**PROVIDED TEXT:**
※
The country is aiming for gross domestic product growth of 5 per cent in 2023, after it grew by 3 per cent in 2022.

Last week, Opec secretary general Haitham Al Ghais was “cautiously optimistic” about China's reopening but said that a slowdown in the US and the EU could dampen crude demand this year.

“There is phenomenal demand growth in Asia [but] what concerns us more is actually the slowdown we see in Europe and the US in terms of the financial situation [and] the inflation,” Mr Al Ghais said at the CeraWeek energy conference in Houston.

“We see a kind of a divided market … one market with promising growth [and] the other side with a slowdown.”

At its last meeting, the Opec+ alliance of 23 oil-producing countries agreed to extend its existing oil output cuts of 2 million bpd.

In January, the International Monetary Fund raised its global economic growth estimate for this year to 2.9 per cent, from a previous forecast of 2.7 per cent.

Global economic growth may be reaching a “turning point”, supported by falling inflation and China’s reopening, International Monetary Fund managing director Kristalina Georgieva said last month.

“While this is encouraging, the balance of risks remains tilted to the downside. China’s recovery could stall [and] inflation could remain higher than expected,” she said.

The International Energy Agency expects global oil demand to rise by 2 million bpd to 101.9 million bpd this year.

Jet fuel demand will increase by 1.1 million bpd to 7.2 million bpd, or about 90 per cent of 2019 levels, according to the agency's estimates.

Brent, the benchmark for two thirds of the world’s oil, was trading 1.67 per cent lower at $79.42 a barrel at 3.29pm on Tuesday as the collapse of a major US bank led to a sell-off in financial markets.

West Texas Intermediate, the gauge that tracks US crude, was down 2.05 per cent at $73.27 a barrel.
※
**TASK 1:**
In the listing, from the start down through the line containing "Which meeting has the highest POLY", switch the word "meeting" to "event" and leave everything else unchanged.
※
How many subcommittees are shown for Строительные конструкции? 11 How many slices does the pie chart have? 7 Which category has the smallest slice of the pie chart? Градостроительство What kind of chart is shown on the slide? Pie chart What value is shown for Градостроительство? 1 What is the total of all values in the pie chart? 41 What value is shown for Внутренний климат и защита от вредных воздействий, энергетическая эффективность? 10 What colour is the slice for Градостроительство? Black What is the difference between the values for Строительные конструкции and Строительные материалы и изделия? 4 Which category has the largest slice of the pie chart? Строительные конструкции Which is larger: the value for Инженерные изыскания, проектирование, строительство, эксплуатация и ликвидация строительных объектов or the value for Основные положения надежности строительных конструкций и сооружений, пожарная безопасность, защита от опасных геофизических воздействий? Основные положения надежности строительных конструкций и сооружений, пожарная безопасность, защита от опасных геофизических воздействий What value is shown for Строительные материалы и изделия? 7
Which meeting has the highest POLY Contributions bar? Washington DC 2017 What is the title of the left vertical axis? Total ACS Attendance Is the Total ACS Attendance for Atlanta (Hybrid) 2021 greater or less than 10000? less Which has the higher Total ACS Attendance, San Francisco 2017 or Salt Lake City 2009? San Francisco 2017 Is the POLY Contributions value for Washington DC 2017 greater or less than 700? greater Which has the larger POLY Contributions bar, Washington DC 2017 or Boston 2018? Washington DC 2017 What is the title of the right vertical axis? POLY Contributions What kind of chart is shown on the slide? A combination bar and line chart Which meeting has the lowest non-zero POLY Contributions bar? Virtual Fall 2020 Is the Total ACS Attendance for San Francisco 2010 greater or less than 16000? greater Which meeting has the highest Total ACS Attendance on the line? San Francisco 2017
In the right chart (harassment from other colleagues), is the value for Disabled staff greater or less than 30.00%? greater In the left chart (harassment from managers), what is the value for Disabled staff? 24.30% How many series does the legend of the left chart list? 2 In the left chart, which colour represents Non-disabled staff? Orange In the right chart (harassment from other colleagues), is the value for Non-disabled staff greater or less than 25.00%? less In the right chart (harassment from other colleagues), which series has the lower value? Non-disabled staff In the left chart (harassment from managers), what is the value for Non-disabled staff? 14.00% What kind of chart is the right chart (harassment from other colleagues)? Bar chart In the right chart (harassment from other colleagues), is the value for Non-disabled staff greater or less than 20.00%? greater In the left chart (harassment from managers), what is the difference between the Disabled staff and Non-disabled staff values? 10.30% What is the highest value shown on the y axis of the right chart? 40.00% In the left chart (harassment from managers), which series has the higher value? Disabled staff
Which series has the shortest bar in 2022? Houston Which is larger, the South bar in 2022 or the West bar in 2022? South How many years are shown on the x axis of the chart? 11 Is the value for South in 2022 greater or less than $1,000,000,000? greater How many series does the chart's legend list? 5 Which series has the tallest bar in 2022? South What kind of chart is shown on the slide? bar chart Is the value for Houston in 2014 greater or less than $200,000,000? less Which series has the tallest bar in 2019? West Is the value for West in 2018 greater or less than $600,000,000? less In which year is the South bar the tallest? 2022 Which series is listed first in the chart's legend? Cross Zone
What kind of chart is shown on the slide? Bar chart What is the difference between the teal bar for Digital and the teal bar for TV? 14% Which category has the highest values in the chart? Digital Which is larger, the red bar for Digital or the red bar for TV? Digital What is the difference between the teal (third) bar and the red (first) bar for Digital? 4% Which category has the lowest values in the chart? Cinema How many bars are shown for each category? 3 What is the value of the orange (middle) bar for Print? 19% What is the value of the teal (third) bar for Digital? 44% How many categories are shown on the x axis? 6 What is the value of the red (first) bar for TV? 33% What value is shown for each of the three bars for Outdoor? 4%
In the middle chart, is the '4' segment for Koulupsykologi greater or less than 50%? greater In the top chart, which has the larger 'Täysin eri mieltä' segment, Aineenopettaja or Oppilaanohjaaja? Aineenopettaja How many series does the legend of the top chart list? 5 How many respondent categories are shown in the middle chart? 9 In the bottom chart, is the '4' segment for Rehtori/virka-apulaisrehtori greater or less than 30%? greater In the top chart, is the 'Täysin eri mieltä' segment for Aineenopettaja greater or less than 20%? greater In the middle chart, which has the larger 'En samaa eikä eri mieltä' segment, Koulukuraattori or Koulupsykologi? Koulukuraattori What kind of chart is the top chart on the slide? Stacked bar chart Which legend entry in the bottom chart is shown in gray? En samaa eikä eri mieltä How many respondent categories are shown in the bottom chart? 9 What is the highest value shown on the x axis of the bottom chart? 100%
※
**TASK 2:**
According to the oil market report, why was Brent trading lower on Tuesday afternoon?

**TASK ANSWER 1:**
How many subcommittees are shown for Строительные конструкции? 11 How many slices does the pie chart have? 7 Which category has the smallest slice of the pie chart? Градостроительство What kind of chart is shown on the slide? Pie chart What value is shown for Градостроительство? 1 What is the total of all values in the pie chart? 41 What value is shown for Внутренний климат и защита от вредных воздействий, энергетическая эффективность? 10 What colour is the slice for Градостроительство? Black What is the difference between the values for Строительные конструкции and Строительные материалы и изделия? 4 Which category has the largest slice of the pie chart? Строительные конструкции Which is larger: the value for Инженерные изыскания, проектирование, строительство, эксплуатация и ликвидация строительных объектов or the value for Основные положения надежности строительных конструкций и сооружений, пожарная безопасность, защита от опасных геофизических воздействий? Основные положения надежности строительных конструкций и сооружений, пожарная безопасность, защита от опасных геофизических воздействий What value is shown for Строительные материалы и изделия? 7
Which event has the highest POLY Contributions bar? Washington DC 2017 What is the title of the left vertical axis? Total ACS Attendance Is the Total ACS Attendance for Atlanta (Hybrid) 2021 greater or less than 10000? less Which has the higher Total ACS Attendance, San Francisco 2017 or Salt Lake City 2009? San Francisco 2017 Is the POLY Contributions value for Washington DC 2017 greater or less than 700? greater Which has the larger POLY Contributions bar, Washington DC 2017 or Boston 2018? Washington DC 2017 What is the title of the right vertical axis? POLY Contributions What kind of chart is shown on the slide? A combination bar and line chart Which event has the lowest non-zero POLY Contributions bar? Virtual Fall 2020 Is the Total ACS Attendance for San Francisco 2010 greater or less than 16000? greater Which event has the highest Total ACS Attendance on the line? San Francisco 2017

**TASK ANSWER 2:**
Brent was down 1.67 percent at $79.42 a barrel because the collapse of a major US bank had set off a sell-off in financial markets.